Date:   Wed, 12 Jan 2022 19:47:40 -0800 (PST)
From:   Hugh Dickins <hughd@google.com>
To:     Peter Xu <peterx@redhat.com>
cc:     Hugh Dickins <hughd@google.com>, linux-kernel@vger.kernel.org,
        linux-mm@kvack.org, David Hildenbrand <david@redhat.com>,
        Andrea Arcangeli <aarcange@redhat.com>,
        Yang Shi <shy828301@gmail.com>,
        Vlastimil Babka <vbabka@suse.cz>,
        Andrew Morton <akpm@linux-foundation.org>,
        Alistair Popple <apopple@nvidia.com>,
        "Kirill A . Shutemov" <kirill@shutemov.name>,
        Matthew Wilcox <willy@infradead.org>
Subject: Re: [PATCH RFC v2 1/2] mm: Don't skip swap entry even if zap_details
 specified
In-Reply-To: <Yd7W6ndSPkXQjurY@xz-m1.local>
Message-ID: <391aa58d-ce84-9d4-d68d-d98a9c533255@google.com>
References: <20211115134951.85286-1-peterx@redhat.com> <20211115134951.85286-2-peterx@redhat.com> <9937aaa-d9ab-2839-b0b7-691d85c9141@google.com> <Yd7VEXI+/Lu8MVOo@xz-m1.local> <Yd7W6ndSPkXQjurY@xz-m1.local>
MIME-Version: 1.0
Content-Type: text/plain; charset=US-ASCII
Precedence: bulk

On Wed, 12 Jan 2022, Peter Xu wrote:
> On Wed, Jan 12, 2022 at 09:18:09PM +0800, Peter Xu wrote:
> > On Sat, Jan 08, 2022 at 05:19:04PM -0800, Hugh Dickins wrote:
> > > On Mon, 15 Nov 2021, Peter Xu wrote:
> > > 
> > > You are absolutely right to clean this up and fix the bugs that
> > > have crept in, but I think the patch itself is not quite right yet.
> > 
> > Do you mean the pmd path on checking mapping?

Sorry, no, I don't mean that at all. We agree that we cannot see an actual
bug there, so nothing to fix; and re-exporting all the zap_details stuff
to make it available to mm/huge_memory.c would be rather sad.  You might
wish to do some future-proofing, but let's just leave that to the future.

I mean that the handling of swap-like entries in zap_pte_range(), after
you've removed the "if (unlikely(details)) continue;", is not right yet.

> > If so I agree, and I'll add that
> > in v2 (even if as you pointed out that shouldn't be a real bug, iiuc, as you
> > analyzed below).
> > 
> > Let me know if I missed anything else..

> > What I can do, though, is if with below patch applied to current linux master:
> > 
> > =============
> > diff --git a/mm/memory.c b/mm/memory.c
> > index 8f1de811a1dc..51fe02a22ea9 100644
> > --- a/mm/memory.c
> > +++ b/mm/memory.c
> > @@ -1383,8 +1383,10 @@ static unsigned long zap_pte_range(struct mmu_gather *tlb,
> >                 }
> >  
> >                 /* If details->check_mapping, we leave swap entries. */
> > -               if (unlikely(details))
> > +               if (unlikely(details)) {
> > +                       WARN_ON_ONCE(is_migration_entry(entry));
> >                         continue;
> > +               }
> >  
> >                 if (!non_swap_entry(entry))
> >                         rss[MM_SWAPENTS]--;
> > =============
> > 
> > Then I can easily trigger it if with the help of a test program attached
> > (zap-migrate.c).
> 
> (Attaching for real; also copy Matthew)
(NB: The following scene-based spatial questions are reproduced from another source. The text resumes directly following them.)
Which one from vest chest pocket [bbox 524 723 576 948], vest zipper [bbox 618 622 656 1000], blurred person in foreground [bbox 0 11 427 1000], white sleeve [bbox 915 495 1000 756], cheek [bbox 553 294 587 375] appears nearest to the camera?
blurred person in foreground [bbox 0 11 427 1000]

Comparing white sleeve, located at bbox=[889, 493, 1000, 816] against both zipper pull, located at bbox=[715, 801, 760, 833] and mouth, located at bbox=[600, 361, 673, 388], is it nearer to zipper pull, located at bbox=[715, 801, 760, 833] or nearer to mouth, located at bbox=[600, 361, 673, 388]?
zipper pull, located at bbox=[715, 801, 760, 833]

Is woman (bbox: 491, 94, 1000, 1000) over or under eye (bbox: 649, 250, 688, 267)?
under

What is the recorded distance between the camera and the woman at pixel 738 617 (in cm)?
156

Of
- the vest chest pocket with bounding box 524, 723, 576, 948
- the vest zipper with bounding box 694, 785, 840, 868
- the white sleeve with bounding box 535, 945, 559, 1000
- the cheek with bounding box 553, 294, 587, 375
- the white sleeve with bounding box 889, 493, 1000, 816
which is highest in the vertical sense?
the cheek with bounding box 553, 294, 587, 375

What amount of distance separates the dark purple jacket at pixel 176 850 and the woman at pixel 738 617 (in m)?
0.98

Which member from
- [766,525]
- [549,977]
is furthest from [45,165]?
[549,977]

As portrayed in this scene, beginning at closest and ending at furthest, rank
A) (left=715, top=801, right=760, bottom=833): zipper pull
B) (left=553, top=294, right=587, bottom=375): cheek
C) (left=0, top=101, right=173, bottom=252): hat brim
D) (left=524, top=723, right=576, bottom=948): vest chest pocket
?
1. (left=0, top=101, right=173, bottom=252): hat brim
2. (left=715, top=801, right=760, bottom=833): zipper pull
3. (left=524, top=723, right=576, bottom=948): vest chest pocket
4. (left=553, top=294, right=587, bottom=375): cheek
Yes, I'm not at all surprised that you can see migration entries there.

> 
> > 
> > IMHO it won't really reproduce because it seems all relevant shmem operations
> > (e.g. hole punch, unmap..) will take the page lock so it won't really race with
> > migration (which needs the page lock too), as mentioned in previous cover
> > letters when I was still working on the old versions of this.  But it could be
> > possible that I missed something.

The latter.

There may still be some cases in which unmap_mapping_range() is called
on a single page with that page held locked, I have not checked; but in
general it is called on a range of pages, and would not have them locked.

The usual pattern when truncating/hole-punching/invalidating is to call
unmap_mapping_range() first, to do the bulk of the work efficiently,
scanning down the page tables without holding any page lock; but then
unmap racily faulted stragglers one by one while holding page lock
using unmap_mapping_page() just before deleting each from page cache.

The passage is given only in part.